UH scientists join international
studies of vital microbes

University of Hawaii oceanographers are part of an international group trying to unravel the secrets of microscopic life in the ocean.

"To get a census of this stuff, what they're doing and why they're doing it, is an enormous challenge," said David Karl, UH oceanographer and microbial biologist.

Karl chairs a committee on the open ocean for an International Census of Marine Microbes. Specialists from around the world began planning experiments during a recent ocean and coastal systems workshop here.

Microbes initially were left out of a bold, 10-year global program on the Census of Marine Life sponsored by the Alfred P. Sloan Foundation. They were later added as a separate part of the program.

Mitchell Sogin, leader of the marine microbe census, stressed its significance at the Honolulu workshop. "Microbes are what allow planetary habitability," said the evolutionary biologist and senior scientist at the Woods Hole Oceanographic Institution's Marine Biological Laboratory.

"They represent the only kind of life on Earth for at least 90 percent of evolutionary history. They can live without us but we cannot live without them."

"Microbes make things happen," Karl said, describing their wide-ranging role from producing and consuming organic matter and greenhouse gases to fixing nitrogen and taking up carbon.
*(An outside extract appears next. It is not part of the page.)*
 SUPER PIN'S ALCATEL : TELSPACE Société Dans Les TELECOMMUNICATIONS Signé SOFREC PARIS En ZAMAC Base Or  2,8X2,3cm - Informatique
Scientists from UH and other institutions have made spectacular discoveries about microorganisms since 1988 at Station Aloha, an ocean site about 60 miles north of Oahu.

Karl is one of the chief investigators in the Hawaii Ocean Time-series Program at Station Aloha and an affiliate faculty member at a similar ocean research station in Bermuda. The two have the longest records of ocean measurements in the world.

People were thinking of microbes in the sea 100 years ago, but the golden age of microbiology was "victory over disease" by Louis Pasteur, Karl said at the workshop.

But by the time he earned his doctorate degree in 1978, he said, so much work had been done in marine microbiology and microbial oceanography, "I thought we knew everything about microbial diversity, so much so I was going to law school because there was nothing else to discover."

Since then, however, "nothing short of a marine microbiological revolution has occurred," he said, noting the genetic makeup of organisms has revealed "very unusual, unexpected and fundamental groups of organisms. There are a lot of unknowables and yet to be known."

Observations and data from Station Aloha have changed fundamental ideas about how the ocean works, and scientists must react to the changes, Karl said.

Sogin said he is interested in seeing if the Atlantic and Pacific have the same microbial populations. "The only claim in microbiology is 'everything is everywhere.' We can directly ask that question."

Oceanographers can use microbial populations to monitor global changes, Sogin said, explaining microbes are probably "what buffers Earth from going over the edge in terms of global change. ...

"They control things in a way that you can buffer tremendous insults from change," he said, such as increased carbon levels in the atmosphere.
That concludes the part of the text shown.